__Your goal__: Please output the listing exactly as it stands, but omit any images.

__Provided entries__:

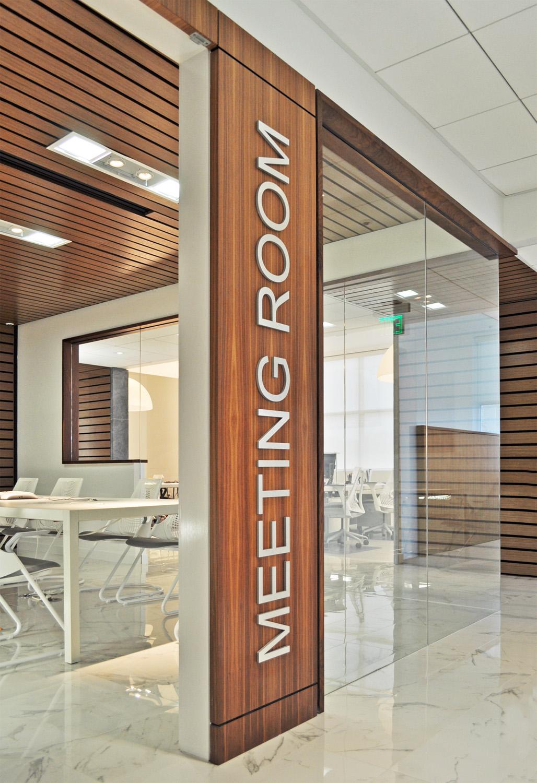 Featured_RPI_Meetingroom.jpg
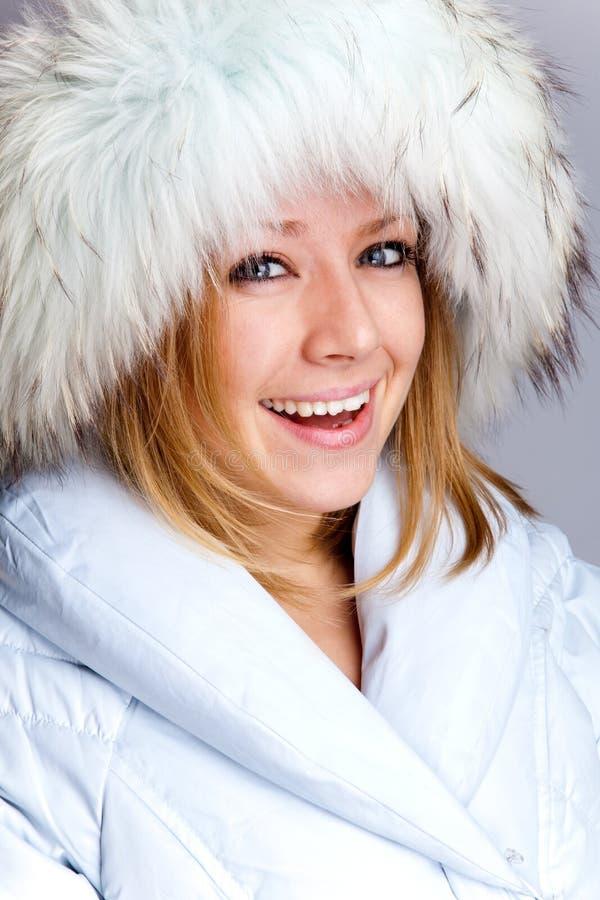 Portret piękna kobieta w futerkowym żakiecie zdjęcia stock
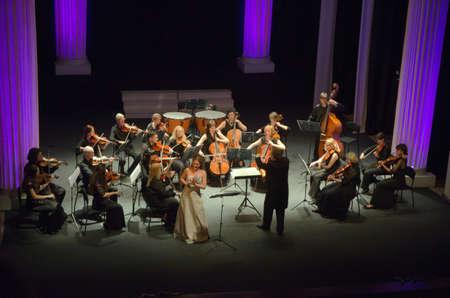 DNIPROPETROVSK, Oekraïne - 26 mei: De zanger Nadezhda Eremenko en FOUR SEASONS Chamber Orchestra - dirigent Sergey Burko uit te voeren op 26 mei 2015 in Dnipropetrovsk, Oekraïne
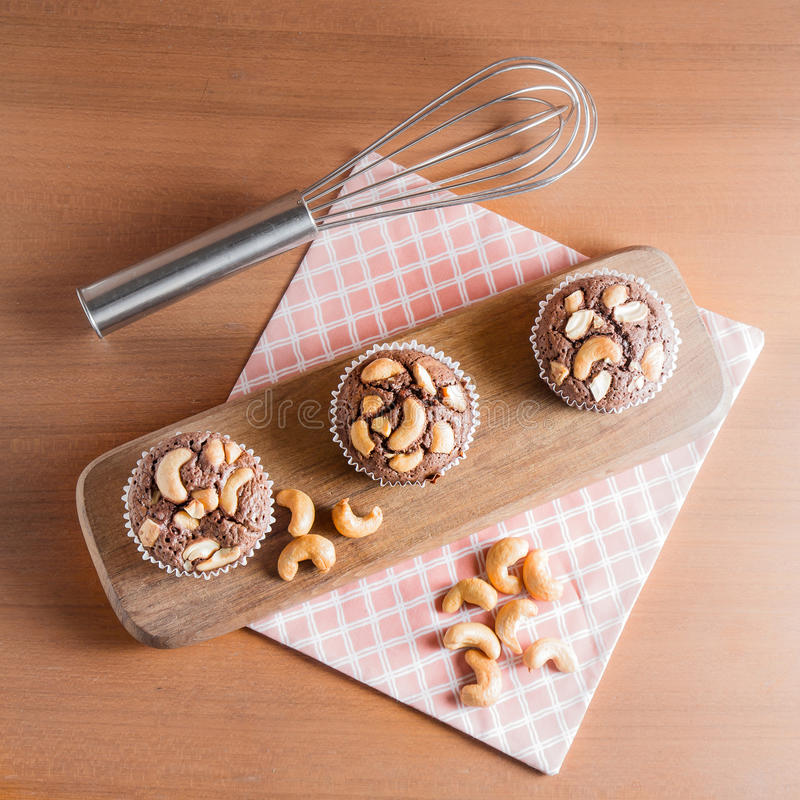 Nissen för chokladkaka med kasjuer på träBackgr royaltyfria bilder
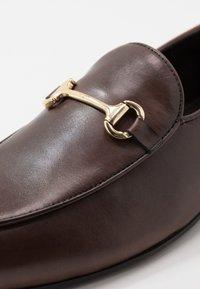 Walk London - JACOB - Mocassini eleganti - swiss brown/gold - 5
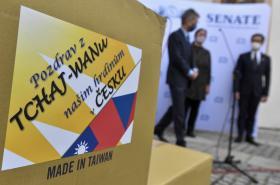 Předání tchaj-wanské humanitární pomoci Česku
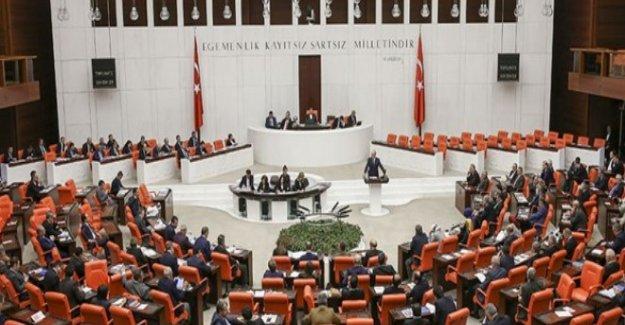 Meclis'teki dokunulmazlık teklifinin tümü referandumsuz 376 oyla kabul edildi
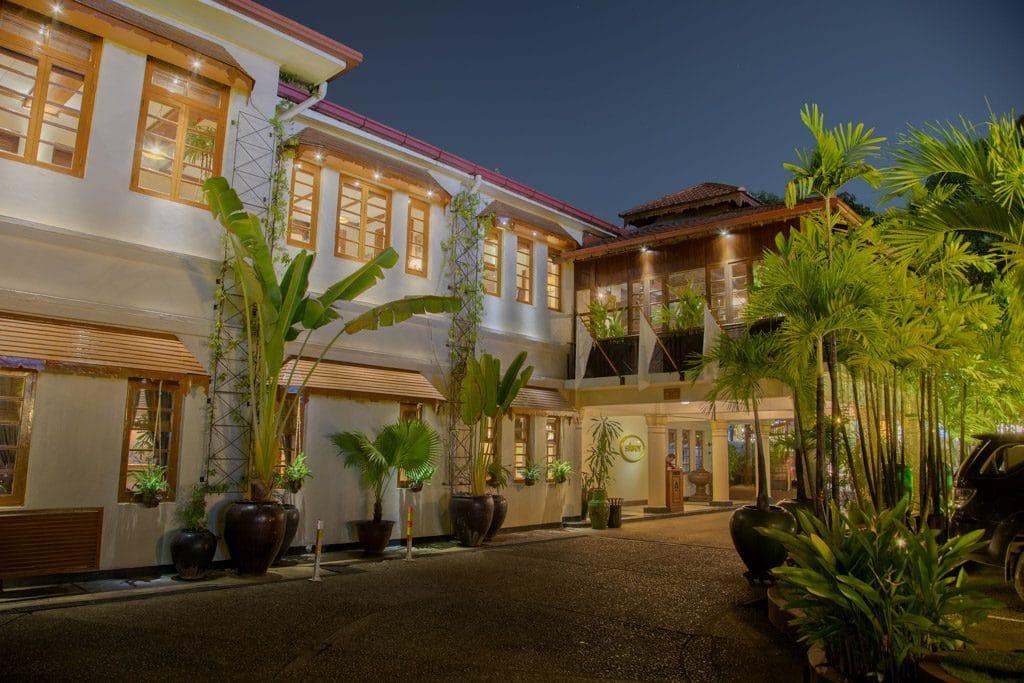 Entrée Savoy Hotel Yangon
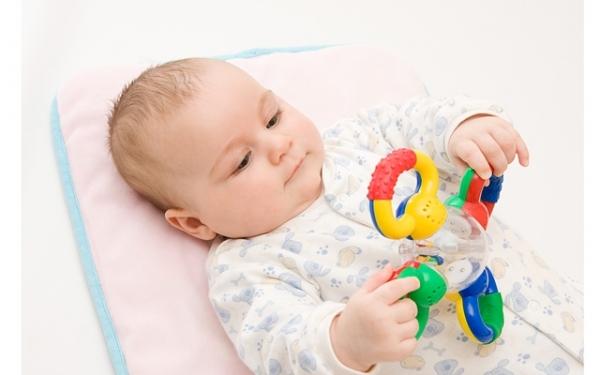Первая игрушка - погремушка малыша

__Answer to this exercise__:
 Featured_RPI_Meetingroom.jpg
 Portret piękna kobieta w futerkowym żakiecie zdjęcia stock
 DNIPROPETROVSK, Oekraïne - 26 mei: De zanger Nadezhda Eremenko en FOUR SEASONS Chamber Orchestra - dirigent Sergey Burko uit te voeren op 26 mei 2015 in Dnipropetrovsk, Oekraïne
 Nissen för chokladkaka med kasjuer på träBackgr royaltyfria bilder
 Walk London - JACOB - Mocassini eleganti - swiss brown/gold - 5
 Předání tchaj-wanské humanitární pomoci Česku
 Meclis'teki dokunulmazlık teklifinin tümü referandumsuz 376 oyla kabul edildi
 Entrée Savoy Hotel Yangon
Первая игрушка - погремушка малыша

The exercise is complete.